Leyla Kramarsky

Lychee Cosmos

Lychee Cosmos

Growing together from afar

Article and art by Leyla Kramarsky

Sophia came to high school orientation wearing mascara. It was clumpy and thick, but to fourteen-year-old me, it signaled something profound. My best friend had grown up over the summer. She had kissed boys and gotten dizzy off an alcoholic seltzer and when she pushed her hair behind her ear, I noticed the shining gold of a cartilage piercing. I glanced down at my sneakers, sterile with the white newness of a purchase made specifically for the first day of school. My mother and I had spent an hour in Foot Locker the week before trying to choose the perfect trendy (yet versatile) sneaker. I loved them, and opened their box every afternoon to peek at their black Nike swooshes. But, standing in the school lobby, they looked embarrassingly self aware next to Sophia’s perfectly scuffed platform converse. She hugged me and she smelled like sweet perfume.

Sophia had always been pretty in an easy way. Where my nose intruded on my face, too large for my young features, hers sloped delicately. Where my limbs grew clumsily from my body, wielded as if they were somehow too heavy, she moved gracefully like the ballerina she was. It never mattered. It was like, until that September morning, neither of us had noticed.

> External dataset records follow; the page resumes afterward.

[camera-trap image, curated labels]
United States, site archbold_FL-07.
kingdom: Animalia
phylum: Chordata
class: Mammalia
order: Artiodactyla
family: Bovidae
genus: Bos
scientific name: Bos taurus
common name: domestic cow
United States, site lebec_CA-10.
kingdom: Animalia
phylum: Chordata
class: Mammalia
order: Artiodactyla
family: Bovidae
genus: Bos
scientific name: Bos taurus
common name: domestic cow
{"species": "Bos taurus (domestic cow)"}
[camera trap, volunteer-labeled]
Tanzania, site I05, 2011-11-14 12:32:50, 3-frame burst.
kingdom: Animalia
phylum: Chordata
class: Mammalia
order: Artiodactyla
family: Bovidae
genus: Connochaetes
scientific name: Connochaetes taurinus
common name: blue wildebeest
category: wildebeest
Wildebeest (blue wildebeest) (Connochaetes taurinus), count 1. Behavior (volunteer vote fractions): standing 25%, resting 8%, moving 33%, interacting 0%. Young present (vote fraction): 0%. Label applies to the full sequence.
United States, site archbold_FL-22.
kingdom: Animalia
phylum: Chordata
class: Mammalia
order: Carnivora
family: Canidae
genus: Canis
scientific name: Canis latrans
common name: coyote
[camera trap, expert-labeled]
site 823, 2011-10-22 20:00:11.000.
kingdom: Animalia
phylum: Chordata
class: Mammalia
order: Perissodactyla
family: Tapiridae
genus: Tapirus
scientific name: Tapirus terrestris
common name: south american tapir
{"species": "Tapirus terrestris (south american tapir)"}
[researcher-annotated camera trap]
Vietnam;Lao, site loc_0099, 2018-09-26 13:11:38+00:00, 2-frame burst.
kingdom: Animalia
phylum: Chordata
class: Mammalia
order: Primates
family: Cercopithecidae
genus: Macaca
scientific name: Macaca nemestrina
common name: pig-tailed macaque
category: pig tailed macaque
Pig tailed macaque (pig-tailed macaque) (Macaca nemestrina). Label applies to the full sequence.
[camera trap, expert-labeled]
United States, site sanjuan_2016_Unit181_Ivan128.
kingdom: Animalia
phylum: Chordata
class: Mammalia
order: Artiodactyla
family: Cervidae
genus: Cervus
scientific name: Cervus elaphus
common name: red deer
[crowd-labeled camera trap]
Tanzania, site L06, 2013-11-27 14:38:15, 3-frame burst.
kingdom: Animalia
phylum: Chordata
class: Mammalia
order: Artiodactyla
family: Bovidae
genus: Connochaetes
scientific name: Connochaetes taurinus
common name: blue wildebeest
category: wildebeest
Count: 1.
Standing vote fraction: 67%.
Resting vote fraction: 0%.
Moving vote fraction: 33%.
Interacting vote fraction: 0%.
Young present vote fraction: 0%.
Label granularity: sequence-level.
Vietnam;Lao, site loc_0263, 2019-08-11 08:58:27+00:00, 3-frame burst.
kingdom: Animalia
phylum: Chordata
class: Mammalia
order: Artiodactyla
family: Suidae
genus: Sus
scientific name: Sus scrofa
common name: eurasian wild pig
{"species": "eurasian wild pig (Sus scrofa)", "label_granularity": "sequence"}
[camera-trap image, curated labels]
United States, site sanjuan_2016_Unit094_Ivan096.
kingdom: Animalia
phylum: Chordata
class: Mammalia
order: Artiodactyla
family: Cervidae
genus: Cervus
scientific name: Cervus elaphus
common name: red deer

We left for our school orientation trip—a feeble attempt to encourage bonding among an incoming freshman class that had been attending school together since kindergarten. She put eye makeup on me while we sat in a summer camp cabin. It felt heavy on my face, and I wiped it off in the bathroom after she left, leaving a dark shadow underneath my eyes. I was painfully aware that I was being left behind, so two weeks later when she asked me to get dinner on a Saturday night, it felt like a chance to prove my legitimacy as a high schooler. When she asked if I wanted to go to a place that “didn’t card,” I felt something shift in my chest. I hoped that my “sure!” was cool.

The restaurant was an ugly sushi place on the Upper East Side. A chandelier dripping in plastic crystals hung from the ceiling and linoleum tiling lined the floor. It looked like someone had accidentally ordered a few pounds of raw fish to a diner and panicked, desperate to sell it to oblivious customers before its expiration. But, as Sophia assured me, the draw wasn’t the sushi. The draw, it turned out, was two decadent lychee cosmos each, the canned juice almost masking the sharp sting of alcohol. Halfway through my first one I felt my body slide into newness. A rush of warmth to my face. An awareness of my pulse in places I had never known it existed. Halfway through my second, words were falling out of my mouth before I knew what they meant. The strange buzz in my formerly gangly limbs had turned into the arms of someone sophisticated and worldly. Nerves shifted into adrenaline, taking on a life of their own.

We stumbled into the New York night as if we had lived our whole lives perched in the sticky, red booth, giddy with the enormity of adulthood. Standing on the street corner, teetering on the precipice, I was ready to take on whatever adventures lay in store for me before my ten o’clock curfew. But unfortunately and appropriately, the thing about being a drunk fourteen-year-old is that you are fourteen, and there is not very much to do. So, we got cookies.

Sophia moved to Seattle after sophomore year. Through empty promises of reunions and a failed attempt at an “olden times” pen pal relationship, I began to miss the moments that filled her life. I missed her acceptance into one of the best dance companies in the country and her initial encounter with her first boyfriend. I missed when she moved out of her parents’ home and into her own apartment. I missed when that first boyfriend became her first heartbreak. And she missed mine. She missed my first braceless smile, running my tongue over smooth teeth and examining a reflection in the mirror that maybe, one day, could be pretty. The mascara I had once rubbed off my face became familiar. My uncomfortable limbs grew strong when I realized that I loved to run. Wine convinced me to spend a night on a friend of a friend’s couch crying over a boy who I thought could never like me. Tequila convinced me to kiss him. She missed watching as that first drunken night transformed into weekends of parties that I slowly learned to navigate, harnessing alcohol’s synthetic confidence to befriend people that had intimidated even Sophia. But never, not once, did I miss her birthday. And she never missed mine. Our texts now are a series of exchanged birthday messages, increasingly simple as each year passes. But, on every June 7th and December 23rd, I remember our lychee cosmos. I remember running down the street with her, hysterical laughter scoring our steps, the feeling that I would never be as old as I was right then. I remember, most of all, strolling into school the next day armed with a secret that the whole adult world shared. Somehow, Sophia has whispered it in my ear, showing me that growing up is not an exclusive club. There’s no password, no indiscernible language. There is, instead, an amalgamation of firsts and of lasts. And that first, with her, proved to me that I was capable of learning adulthood, of choosing when to be drunk, when to be beautiful, when to be old. So, our birthday texts mean something to me. I don’t know anything about adult Sophia, college Sophia, Sophia now. But I do know that we continue to grow up together, year after year. And for that, I am grateful.